Ana ……………………., Antónia ……………….., Maria ………………., Joana ……………., Ana Cristina …………., Manuela ………….., Maria Teresa ……………, Carmen …………………, Ernesto …………., Maria de Fátima …………., Maria Graziela …………. e Júlio ……… requereram junto do Centro de Arbitragem Administrativa (previamente ao respectivo processo principal e ao abrigo do disposto nos arts 19º e 29º do Regulamento de Arbitragem, 20º e segs. da Lei n.º 63/2011, de 14/12 e artigos 112º, nº1 e 2 al.a) do CPTA) contra o Instituto dos Registos e do Notariado, I.P o decretamento da suspensão de eficácia do despacho do Presidente da Entidade Requerida, ora Recorrida, que determina que a partir de Novembro de 2012 os vencimentos dos Requerentes e ora Recorrentes sejam processados em valor inferior aquele que vinham a auferir e que lhes ordena a reposição das retribuições indevidamente recebidas no período compreendido entre Setembro de 2007 e Agosto de 2012.

Por decisão de 18.12.2012, proferida no âmbito do Procedimento Cautelar, que tomou o nº68/2012 (Procedimento cautelar – art. 19.º do Regulamento), o Tribunal Arbitral julgou o pedido cautelar improcedente, absolvendo do pedido a entidade pública requerida.

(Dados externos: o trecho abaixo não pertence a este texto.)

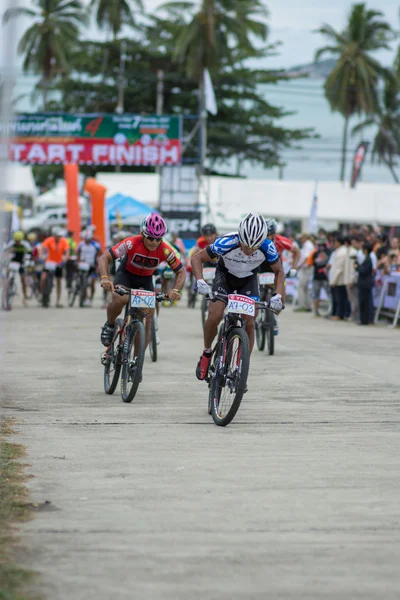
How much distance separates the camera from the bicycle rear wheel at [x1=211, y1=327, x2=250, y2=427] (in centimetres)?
887

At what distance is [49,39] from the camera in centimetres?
7081

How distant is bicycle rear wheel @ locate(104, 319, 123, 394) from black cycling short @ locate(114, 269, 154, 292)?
48cm

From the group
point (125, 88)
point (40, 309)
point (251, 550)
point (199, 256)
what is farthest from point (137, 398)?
point (125, 88)

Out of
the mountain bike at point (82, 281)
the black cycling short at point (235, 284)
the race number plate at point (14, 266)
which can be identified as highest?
the black cycling short at point (235, 284)

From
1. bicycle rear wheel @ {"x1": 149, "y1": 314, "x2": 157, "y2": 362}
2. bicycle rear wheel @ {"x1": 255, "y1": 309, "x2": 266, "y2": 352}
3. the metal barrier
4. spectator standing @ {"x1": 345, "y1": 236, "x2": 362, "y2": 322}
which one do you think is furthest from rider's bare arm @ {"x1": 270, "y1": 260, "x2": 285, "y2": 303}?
spectator standing @ {"x1": 345, "y1": 236, "x2": 362, "y2": 322}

Discordando desta decisão dela interpuseram recurso para este TCA, apresentando na sua alegação as seguintes conclusões:

A) A douta sentença violou, por incorrecta aplicação, o disposto no artigo 120°,n°l, alínea b) do CPTA, na medida em que não atendeu ao facto de o acto projectado não se encontrar fundamentado, não sendo possível reconstituir o iter cognoscitivo da Administração e, assim, não estar cumprido o artigo 101°, n°l, do CPA, inviabilizando que os aqui Recorrentes pudessem exercer o seu direito de audiência prévia;

B) E violou o mesmo preceito ao não atender ao facto de, quer a ablação de vencimento, por efeito deste acto e, aliás, acrescida das ablações que para todos os funcionários resultam da aplicação das normas das últimas Leis de Orçamento de Estado e, somadas à obrigação de reposição, também por efeito deste acto, implicarem, tendo em conta a duração previsível do presente litígio, não só na CAAD como também no TCA Sul, dano de difícil reparação na economia dos Recorrentes;

Neste termos e nos melhores de direito deve a sentença recorrida ser revogada, ordenando.se as providencias requeridas.



O Recorrido contra-alegou, pugnando pela improcedência do recurso e pela manutenção do julgado, com base no seguinte quadro conclusivo:

1ª) Muito embora os utentes devam efetuar o pagamento na conservatória dos emolumentos devidos pelos atos e do montante correspondente à participação emolumentar devida por atos sujeitos a isenção ou redução emolumentar, a participação emolumentar devida aos trabalhadores do serviço de registo, extraída dos emolumentos pagos pelos atos ou cobrada diretamente aos utentes, é sempre processada, liquidada e paga àqueles trabalhadores pelo Instituto dos Registos e do Notariado, I.P. (IRN, I.P.).

2.ª) Pelo que, os montantes que foram percebidos indevidamente pelos Recorrentes a título de participação emolumentar e cuja reposição foi ordenada pelo Recorrido, foram efetivamente pagos àqueles por este último, e não pelos utentes, tendo sido retirados da receita emolumentar devida ao Instituto de Gestão Financeira e Equipamentos da Justiça, I.P. (IGFEJ, IP.),

3ª) Sendo, pois, totalmente descabida a alegação de que o despacho impugnado teria determinado um confisco das quantias emolumentares que foram indevidamente pagas aos Recorrentes.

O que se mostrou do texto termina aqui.